Bathsheba Demuth and Pulitzer Prize-finalist Elizabeth Rush join us for a conversation about Floating Coast: An Environmental History of the Bering Strait (W.W. Norton).
This event will be streamed on our Crowdcast channel. REGISTER HERE.
"A brilliant hybrid.… Often reminiscent to me of Barry Lopez’s Arctic Dreams in its combination of rigorous research, intense looking and listening, and its clear ethical vision." — Robert Macfarlane, author of Underland
About Floating Coast
A Nature Top-Ten Book of 2019
An NPR, Library Journal, and Kirkus Reviews Best Book of 2019
“A monument to a people and their land… an allegory of the world we have created.” —Sven Beckert, author of Pulitzer Prize finalist Empire of Cotton: A Global History
Floating Coast is the first-ever comprehensive history of Beringia, the Arctic land and waters stretching from Russia to Canada. The unforgiving territories along the Bering Strait had long been home to humans—the Inupiat and Yupik in Alaska, and the Yupik and Chukchi in Russia—before American and European colonization. Rapidly, these frigid lands and waters became the site of an ongoing experiment: How, under conditions of extreme scarcity, would modern ideologies of capitalism and communism control and manage the resources they craved?

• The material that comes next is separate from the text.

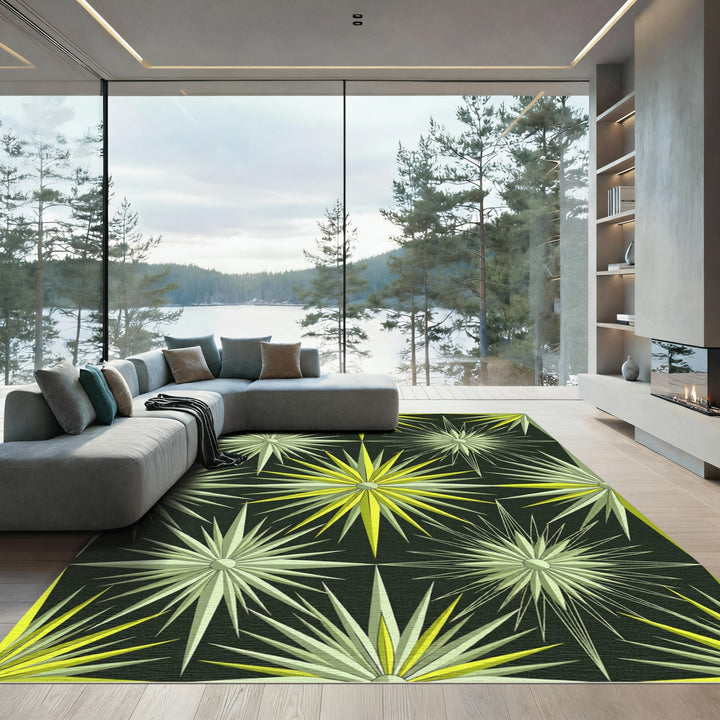 Pale Yellow Starburst Bursting Radiance Rug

Drawing on her own experience living with and interviewing indigenous people in the region, Bathsheba Demuth presents a profound tale of the dynamic changes and unforeseen consequences that human ambition has brought (and will continue to bring) to a finite planet.
About the participants
Bathsheba Demuth is an environmental historian at Brown University, specializing in the United States and Russia, and in the history of energy and past climates. She has lived in and studied Arctic communities across Eurasia and North America.

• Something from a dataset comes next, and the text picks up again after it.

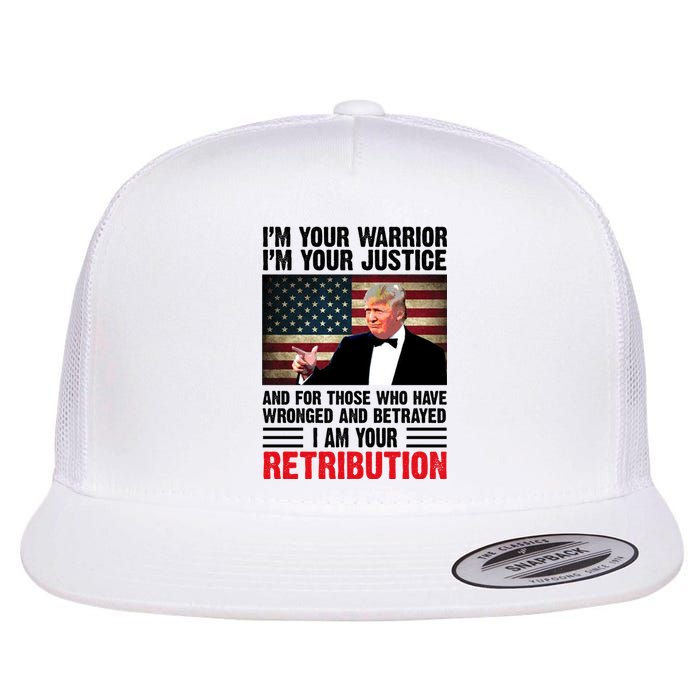 I Am Your Retribution Pro Donald Trump Usa Flat Bill Trucker Hat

Elizabeth Rush's journalism has appeared in the New York Times, the Washington Post, The Atlantic, The Guardian, Harper's, Pacific Standard, and the New Republic, among others. She is the recipient of fellowships and grants including the Howard Foundation Fellowship, awarded by Brown University; the Andrew Mellon Foundation Fellowship for Pedagogical Innovation in the Humanities; the Metcalf Institute Fellowship; and the Science in Society Journalism Award from the National Association of Science Writers. She received her MFA in nonfiction from Southern New Hampshire University and her BA from Reed College. She lives in Rhode Island, where she teaches creative nonfiction at Brown University.